It’s neither a secret nor a surprise that Triple H and Dave Bautista have a ton of respect for one another, enjoy working together, and are all around good friends. Still, for a show called Rivals, all the back-patting and sincerity in this episode is enough to make you pine for the old WWE “documentaries” when kayfabe was king.
The roundtable of experts for this week is the Freddie Prinze, Jr., JBL, Bayley, Kevin Nash, and Natalya edition. As has been the case more often lately, they’re not actually given much screen time to share their thoughts throughout the show. Instead, we cut early on to an interview with Kane (the subject of the Biography episode immediately preceding this show), who in 2001 had worked with Batista in Ohio Valley Wrestling. Kane recalls the young Animal as unpolished and stiff, which was admittedly to be expected at the time.
A year later, Batista arrives in the WWE as D-Von’s enforcer, although Dave didn’t like the suit, the case he carried around — none of it. In an effort to capitalize on some young talent, Triple H aligns himself first with Ric Flair, and then with Batista and an even younger Randy Orton to form Evolution. Batista remembers that since Orton was getting a little more individual screen time, he had lots of opportunities to pick the brains of Flair and Triple H, whichi prompts Kevin Owens to say he would have killed to have an opportunity like that.
After Orton’s initial solo success (and subsequent expulsion from Evolution), it was Batista’s turn as he wins the Royal Rumble — cleanly, according to the recap, as they skip right past his accidental elimination and Vince McMahon’s super-quad-tearing debacle. The show reviews Batista’s decision to go after Triple H’s World Heavyweight Championship instead of JBL’s WWE Championship — emerging victorious and essentially ending Evolution once and for all.
Batista talks about how he and Hunter watched tons of big main event matches, especially focusing on Hulk Hogan and the Ultimate Warrior’s face off at WrestleMania VI, in an effort to create a similarly epic feel. Noting how you can tell just by watching those old fights how big the match really was, Batista then also says that you can’t really fell the energy of the WrestleMania 21 match through the video, and unless you were there you wouldn’t know how big it felt. Sounds like a trip to spin city.
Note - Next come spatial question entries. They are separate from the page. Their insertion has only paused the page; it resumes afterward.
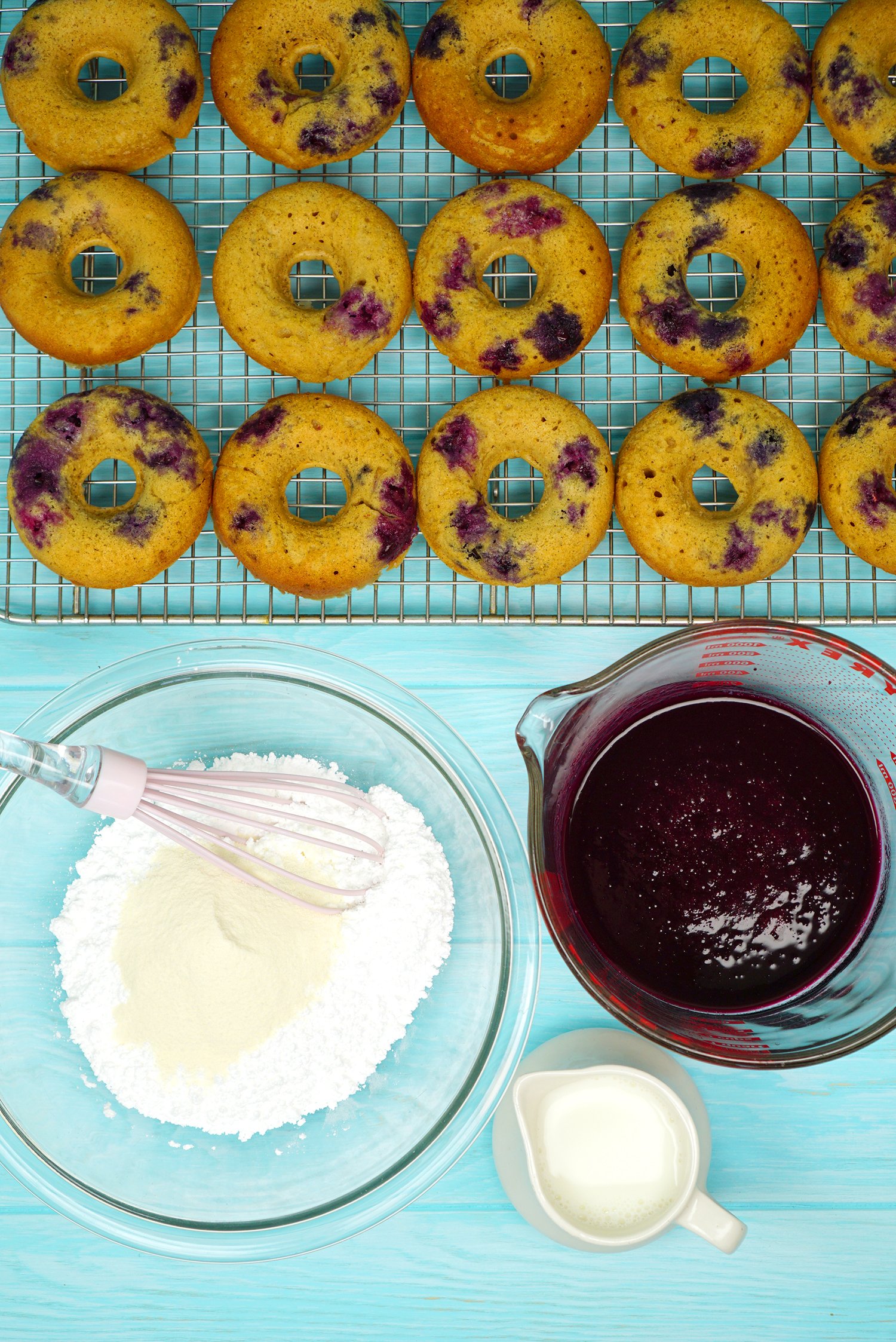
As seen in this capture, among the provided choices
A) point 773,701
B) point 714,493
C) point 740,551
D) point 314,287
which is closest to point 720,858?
point 773,701

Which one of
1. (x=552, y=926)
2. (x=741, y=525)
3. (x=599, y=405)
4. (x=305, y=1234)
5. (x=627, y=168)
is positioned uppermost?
(x=627, y=168)

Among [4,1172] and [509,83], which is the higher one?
[509,83]

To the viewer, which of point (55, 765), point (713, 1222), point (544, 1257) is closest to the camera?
point (55, 765)

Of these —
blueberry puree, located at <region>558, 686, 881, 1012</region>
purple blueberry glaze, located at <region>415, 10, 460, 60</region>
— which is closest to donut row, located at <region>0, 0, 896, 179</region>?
purple blueberry glaze, located at <region>415, 10, 460, 60</region>

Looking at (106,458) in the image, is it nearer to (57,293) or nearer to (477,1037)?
(57,293)

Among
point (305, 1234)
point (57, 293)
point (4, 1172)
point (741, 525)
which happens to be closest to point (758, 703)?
point (741, 525)

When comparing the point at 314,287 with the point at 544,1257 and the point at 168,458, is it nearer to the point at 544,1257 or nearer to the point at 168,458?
the point at 168,458
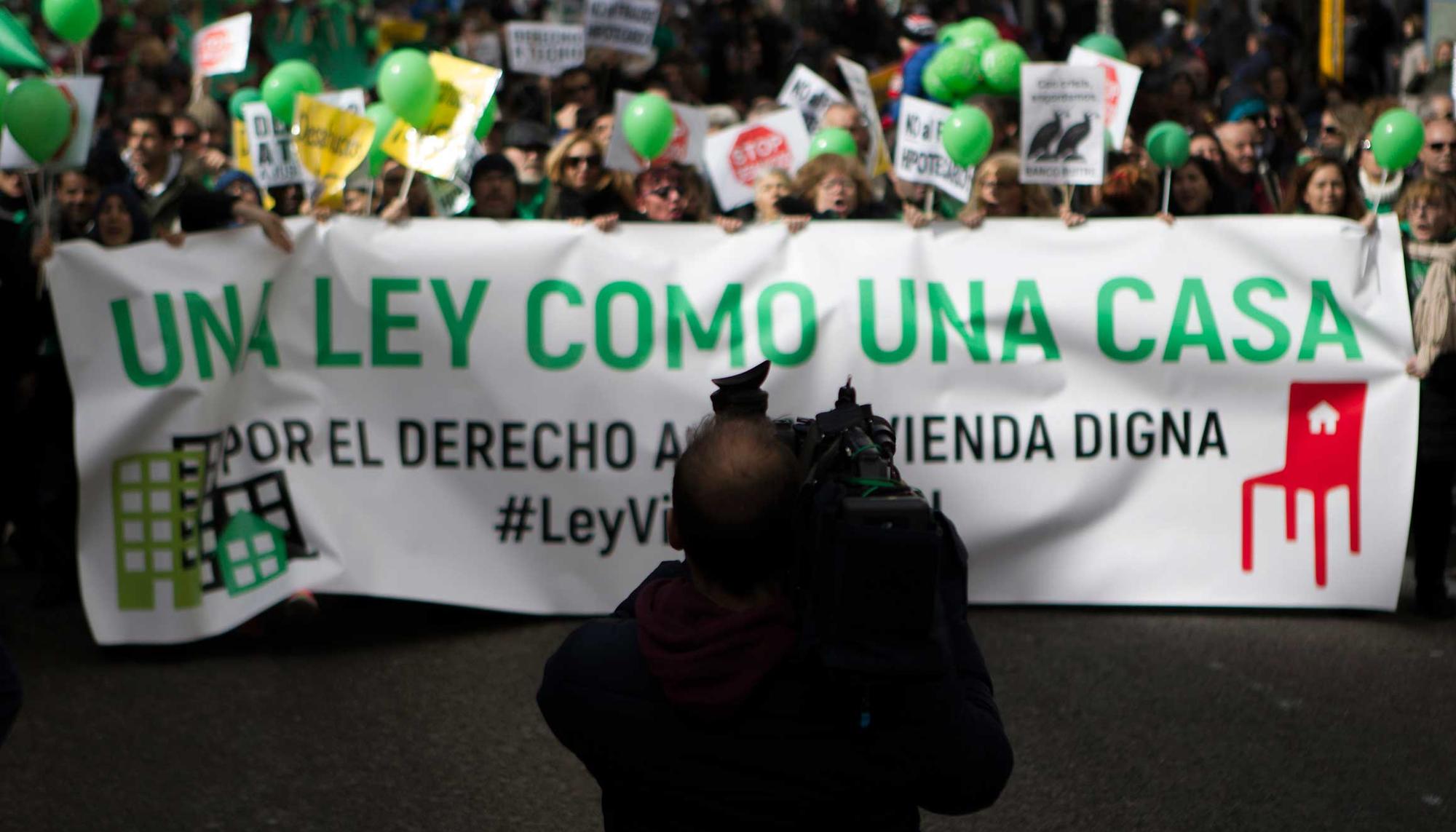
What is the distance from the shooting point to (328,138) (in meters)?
6.45

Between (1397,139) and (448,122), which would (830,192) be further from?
(1397,139)

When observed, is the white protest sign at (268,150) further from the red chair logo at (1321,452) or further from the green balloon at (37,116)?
the red chair logo at (1321,452)

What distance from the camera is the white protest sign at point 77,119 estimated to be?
247 inches

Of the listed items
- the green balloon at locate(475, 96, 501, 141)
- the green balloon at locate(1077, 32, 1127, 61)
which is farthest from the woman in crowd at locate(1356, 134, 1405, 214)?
the green balloon at locate(475, 96, 501, 141)

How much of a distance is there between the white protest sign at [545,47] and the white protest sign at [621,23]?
154mm

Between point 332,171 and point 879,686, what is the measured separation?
16.4 feet

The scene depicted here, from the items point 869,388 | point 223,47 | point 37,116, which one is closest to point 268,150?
point 37,116

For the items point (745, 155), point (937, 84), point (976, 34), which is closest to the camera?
point (745, 155)

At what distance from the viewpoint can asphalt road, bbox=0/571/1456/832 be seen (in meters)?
4.36

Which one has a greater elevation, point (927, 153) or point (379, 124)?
point (379, 124)

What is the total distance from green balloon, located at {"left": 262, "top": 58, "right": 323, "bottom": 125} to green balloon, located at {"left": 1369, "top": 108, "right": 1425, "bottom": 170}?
4306 millimetres

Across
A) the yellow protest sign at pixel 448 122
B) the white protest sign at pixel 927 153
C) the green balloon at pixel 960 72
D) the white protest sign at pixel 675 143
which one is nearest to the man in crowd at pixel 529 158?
the white protest sign at pixel 675 143

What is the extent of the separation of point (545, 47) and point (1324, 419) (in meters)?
5.57

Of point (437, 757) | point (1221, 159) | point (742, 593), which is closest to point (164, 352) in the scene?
point (437, 757)
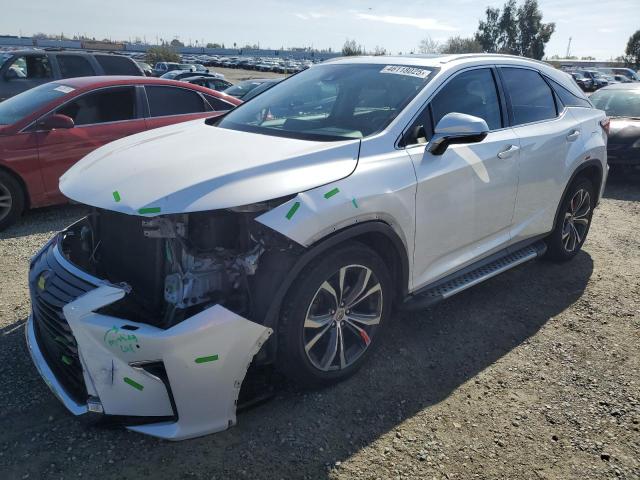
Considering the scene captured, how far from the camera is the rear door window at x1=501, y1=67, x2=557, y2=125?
3.89 m

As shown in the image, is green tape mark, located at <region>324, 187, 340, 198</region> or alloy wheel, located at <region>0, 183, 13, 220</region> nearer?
green tape mark, located at <region>324, 187, 340, 198</region>

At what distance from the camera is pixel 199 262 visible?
2412 millimetres

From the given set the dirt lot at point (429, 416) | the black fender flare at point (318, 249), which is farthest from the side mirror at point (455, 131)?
the dirt lot at point (429, 416)

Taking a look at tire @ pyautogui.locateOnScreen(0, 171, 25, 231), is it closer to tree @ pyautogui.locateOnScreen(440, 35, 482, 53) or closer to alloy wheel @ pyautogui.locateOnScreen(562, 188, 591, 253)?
alloy wheel @ pyautogui.locateOnScreen(562, 188, 591, 253)

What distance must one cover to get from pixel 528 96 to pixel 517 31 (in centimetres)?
7504

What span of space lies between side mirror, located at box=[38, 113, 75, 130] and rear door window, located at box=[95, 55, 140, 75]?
4689mm

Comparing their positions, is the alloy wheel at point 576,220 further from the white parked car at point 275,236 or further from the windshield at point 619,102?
the windshield at point 619,102

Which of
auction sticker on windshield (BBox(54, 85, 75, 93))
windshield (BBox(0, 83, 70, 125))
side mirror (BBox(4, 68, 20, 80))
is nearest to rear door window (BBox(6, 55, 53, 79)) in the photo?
side mirror (BBox(4, 68, 20, 80))

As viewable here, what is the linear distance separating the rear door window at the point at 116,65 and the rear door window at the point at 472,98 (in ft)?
27.3

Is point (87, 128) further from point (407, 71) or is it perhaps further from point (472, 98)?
point (472, 98)

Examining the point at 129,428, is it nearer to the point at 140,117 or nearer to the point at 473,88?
the point at 473,88

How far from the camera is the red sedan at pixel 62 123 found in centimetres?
546

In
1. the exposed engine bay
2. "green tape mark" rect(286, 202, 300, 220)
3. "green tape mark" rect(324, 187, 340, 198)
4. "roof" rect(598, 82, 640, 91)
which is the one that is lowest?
the exposed engine bay

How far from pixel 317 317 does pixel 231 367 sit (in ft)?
1.85
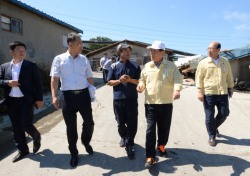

As the feud between Triple H and Batista continues, essentially beginning at WrestleMania whereas many feuds end there, it’s amusing to see their bloody Hell in a Cell match recaps presented in full colour on A&E, who seemingly aren’t beholden to the WWE rule of going black and white so the red doesn’t stand out. After Batista beats Triple H for the third time in a row, the rivalry is all but finished. Batista credits Triple H with single-handedly making him a star after putting him over again and again, and now Dave is a main event guy.
Except that doesn’t last as long as one might have thought. With an aside suggesting that Batista was getting tired of the WWE grind, he begins to dabble in acting (actually, going all the way back to a gig on TV’s Smallville in 2006). Once Guardians of the Galaxy came out in 2014, however, Batista was gone and Dave Bautista was a bonafide movie star.
The wrestling itch is one that’s hard to get rid of, though, and Batista did return for a couple more runs. Well, in the case of this episode’s rosy look back at history: one more run. Completely skipping his return in 2014 when he was booed lustily simply for not being Daniel Bryan, we move on to 2018 and a celebration of Evolution on the 1000th episode of SmackDown. During this celebration, Batista challenges Triple H to a fight, demanding: “Give me what I want,” which Seth Rollins admits to often using as a gif in text responses.
Despite the odd set-up of the man who has won every encounter demanding a match from the man who has lost them all, the wheels are fully set in motion for a WrestleMania encounter between them in 2019. Kevin Owens chimes in that wrestlers, as a general rule, are obsessed with things coming around full circle, and both Triple H and Batista agree that their final confrontation was the best way to bring their story to a close.
Such congeniality and graciousness! In truth, even during the height of their rivalry, it never really felt like these two despised one another as, say, Triple H and Randy Orton managed to pull off. With Batista and Triple H it was more like uber-competitiveness with an underlying mutual respect, and that’s exactly how this episode of Rivals plays out, too.